If you've never seen Webaroo before, the concept of copyright obviously has been completely glossed over.
Here's what it says on their website:
Webaroo servers crawl the web, analyze web pages and automatically select the subset of pages with the greatest diversity and quality in the least storage size. These pages are then packaged into topic-specific "Web Packs" that can be downloaded by users onto their devices. Once downloaded, users can search and browse that content on the go.Here's an English to English translation:
Webaroo takes whatever copyrighted content of yours we want and repackage it for our customers without permission. Of course we do it without permission because nobody knows about Webaroo in the first place so they won't stop us or the many bot names. Isn't it cool how we're going to steal your shit and pack it up so others can download it and now they don't even need to bother visiting your website? Wicked!Look at the total number of bot names coming from their crawler's IP address.

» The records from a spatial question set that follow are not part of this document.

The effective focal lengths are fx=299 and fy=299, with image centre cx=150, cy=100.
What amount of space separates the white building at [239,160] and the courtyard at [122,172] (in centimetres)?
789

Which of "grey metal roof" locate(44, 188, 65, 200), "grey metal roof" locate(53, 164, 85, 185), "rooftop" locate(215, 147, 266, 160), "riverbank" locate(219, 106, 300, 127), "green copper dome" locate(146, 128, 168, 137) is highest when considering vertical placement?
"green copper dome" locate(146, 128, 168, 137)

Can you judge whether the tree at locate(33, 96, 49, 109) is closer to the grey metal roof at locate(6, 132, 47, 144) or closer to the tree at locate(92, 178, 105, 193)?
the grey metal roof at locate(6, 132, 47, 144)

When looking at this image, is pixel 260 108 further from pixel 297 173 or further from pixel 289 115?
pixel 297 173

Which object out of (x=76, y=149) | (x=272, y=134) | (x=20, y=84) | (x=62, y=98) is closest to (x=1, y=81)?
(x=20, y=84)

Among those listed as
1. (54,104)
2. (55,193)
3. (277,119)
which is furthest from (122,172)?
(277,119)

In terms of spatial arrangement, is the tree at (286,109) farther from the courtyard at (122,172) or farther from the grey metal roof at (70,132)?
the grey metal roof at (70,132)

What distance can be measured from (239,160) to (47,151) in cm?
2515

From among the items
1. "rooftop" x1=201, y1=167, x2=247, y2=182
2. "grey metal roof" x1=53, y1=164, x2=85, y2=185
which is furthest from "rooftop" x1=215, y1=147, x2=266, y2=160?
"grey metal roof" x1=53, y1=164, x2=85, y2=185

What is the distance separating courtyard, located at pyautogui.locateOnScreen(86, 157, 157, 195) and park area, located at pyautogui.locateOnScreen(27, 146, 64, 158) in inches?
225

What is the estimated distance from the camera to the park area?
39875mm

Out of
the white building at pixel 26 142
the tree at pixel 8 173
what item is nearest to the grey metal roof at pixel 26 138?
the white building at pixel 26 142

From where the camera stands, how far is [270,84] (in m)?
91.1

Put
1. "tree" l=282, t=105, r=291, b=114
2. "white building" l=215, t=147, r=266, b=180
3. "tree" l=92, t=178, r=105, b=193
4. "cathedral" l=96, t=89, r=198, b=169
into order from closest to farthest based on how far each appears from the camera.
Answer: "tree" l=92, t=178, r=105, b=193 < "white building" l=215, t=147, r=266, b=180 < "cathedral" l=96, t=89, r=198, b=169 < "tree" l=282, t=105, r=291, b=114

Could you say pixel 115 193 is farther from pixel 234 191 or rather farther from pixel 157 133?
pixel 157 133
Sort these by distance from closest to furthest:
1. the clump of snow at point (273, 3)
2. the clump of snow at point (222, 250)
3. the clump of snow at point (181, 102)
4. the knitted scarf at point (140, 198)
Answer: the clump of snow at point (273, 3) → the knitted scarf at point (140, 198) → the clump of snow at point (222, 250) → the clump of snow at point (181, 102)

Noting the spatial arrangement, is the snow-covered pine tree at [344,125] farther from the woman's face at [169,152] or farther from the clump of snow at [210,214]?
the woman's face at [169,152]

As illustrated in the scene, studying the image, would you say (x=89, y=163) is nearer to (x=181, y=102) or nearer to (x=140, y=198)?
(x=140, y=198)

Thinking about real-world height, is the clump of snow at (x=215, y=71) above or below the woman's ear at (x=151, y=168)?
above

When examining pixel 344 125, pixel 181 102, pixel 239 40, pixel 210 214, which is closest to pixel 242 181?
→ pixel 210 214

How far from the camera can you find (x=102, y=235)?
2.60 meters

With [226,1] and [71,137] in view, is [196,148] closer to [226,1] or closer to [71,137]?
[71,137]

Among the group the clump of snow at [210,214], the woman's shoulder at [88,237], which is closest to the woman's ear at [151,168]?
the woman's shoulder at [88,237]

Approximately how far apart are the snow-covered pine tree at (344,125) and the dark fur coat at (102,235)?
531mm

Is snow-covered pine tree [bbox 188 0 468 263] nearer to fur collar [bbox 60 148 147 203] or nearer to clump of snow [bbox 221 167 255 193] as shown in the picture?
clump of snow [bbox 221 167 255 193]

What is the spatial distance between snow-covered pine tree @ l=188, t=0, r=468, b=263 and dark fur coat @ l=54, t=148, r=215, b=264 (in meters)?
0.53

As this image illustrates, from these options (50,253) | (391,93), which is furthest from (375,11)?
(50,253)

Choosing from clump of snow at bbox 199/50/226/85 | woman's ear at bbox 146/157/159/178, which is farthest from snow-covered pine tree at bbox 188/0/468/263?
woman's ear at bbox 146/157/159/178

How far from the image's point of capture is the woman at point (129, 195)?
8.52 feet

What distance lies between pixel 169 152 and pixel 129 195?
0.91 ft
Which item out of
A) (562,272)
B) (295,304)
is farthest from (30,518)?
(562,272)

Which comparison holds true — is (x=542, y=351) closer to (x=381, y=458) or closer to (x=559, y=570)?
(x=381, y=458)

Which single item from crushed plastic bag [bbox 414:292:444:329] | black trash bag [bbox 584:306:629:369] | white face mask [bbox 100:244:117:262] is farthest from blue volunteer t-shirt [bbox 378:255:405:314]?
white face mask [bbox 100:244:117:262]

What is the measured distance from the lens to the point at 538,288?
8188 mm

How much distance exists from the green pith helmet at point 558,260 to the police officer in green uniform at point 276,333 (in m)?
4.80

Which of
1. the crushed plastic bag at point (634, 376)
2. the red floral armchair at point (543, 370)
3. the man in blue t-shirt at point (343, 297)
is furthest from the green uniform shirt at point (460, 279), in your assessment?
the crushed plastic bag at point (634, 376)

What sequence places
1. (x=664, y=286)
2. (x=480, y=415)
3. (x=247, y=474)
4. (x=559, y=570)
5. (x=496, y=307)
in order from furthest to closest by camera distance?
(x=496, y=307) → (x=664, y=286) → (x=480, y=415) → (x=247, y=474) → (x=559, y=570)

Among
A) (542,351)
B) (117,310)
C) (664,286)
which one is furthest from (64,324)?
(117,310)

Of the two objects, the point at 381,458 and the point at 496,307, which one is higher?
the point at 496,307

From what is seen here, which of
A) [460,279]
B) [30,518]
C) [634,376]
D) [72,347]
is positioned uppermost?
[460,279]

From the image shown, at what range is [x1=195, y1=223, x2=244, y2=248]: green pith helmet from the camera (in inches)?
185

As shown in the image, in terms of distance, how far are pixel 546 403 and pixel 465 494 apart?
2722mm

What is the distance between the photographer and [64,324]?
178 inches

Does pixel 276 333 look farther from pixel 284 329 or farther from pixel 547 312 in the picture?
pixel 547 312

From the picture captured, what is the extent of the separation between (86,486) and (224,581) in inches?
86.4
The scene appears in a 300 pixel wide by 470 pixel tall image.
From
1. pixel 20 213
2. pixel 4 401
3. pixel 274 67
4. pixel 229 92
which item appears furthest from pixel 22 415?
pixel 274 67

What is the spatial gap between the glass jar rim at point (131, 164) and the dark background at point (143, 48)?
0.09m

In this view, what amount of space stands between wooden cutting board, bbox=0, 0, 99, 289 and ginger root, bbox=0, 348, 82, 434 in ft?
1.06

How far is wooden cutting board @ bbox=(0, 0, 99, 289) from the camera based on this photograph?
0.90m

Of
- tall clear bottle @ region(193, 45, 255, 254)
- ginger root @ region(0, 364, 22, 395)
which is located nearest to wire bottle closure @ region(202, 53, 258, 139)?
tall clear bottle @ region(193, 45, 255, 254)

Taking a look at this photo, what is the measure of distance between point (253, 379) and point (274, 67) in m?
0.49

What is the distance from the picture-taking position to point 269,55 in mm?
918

184.108.40.206 "WebarooBot (Webaroo Bot; http://220.127.116.11/feedback.html)"Hell, if you were trying to stop them using robots.txt it's a lost cause as the bot names seem to get changed faster than a baby's diaper.
18.104.22.168 "PiyushBot (Piyush Web Miner; http://piyush.com/feedback.html)"
22.214.171.124 "RufusBot (Rufus Web Miner; http://www.webaroo.com/rooSiteOwners.html)"
126.96.36.199 "RufusBot (Rufus Web Miner; http://188.8.131.52/feedback.html)"
184.108.40.206 "SumeetBot (Sumeet Bot; http://220.127.116.11/feedback.html)"
18.104.22.168 "PsBot (PsBot; http://22.214.171.124/feedback.html)"
126.96.36.199 "pulseBot (pulse Web Miner)"
I would just block their range of IP's, it's more convenient.
Webaroo MFN-B843-64-124-122-224-27 (NET-64-124-122-224-1)That's how you stop name changing bots, the firewall way.
188.8.131.52 - 184.108.40.206
Package THAT into a topic-specific "Web Pack" and download it.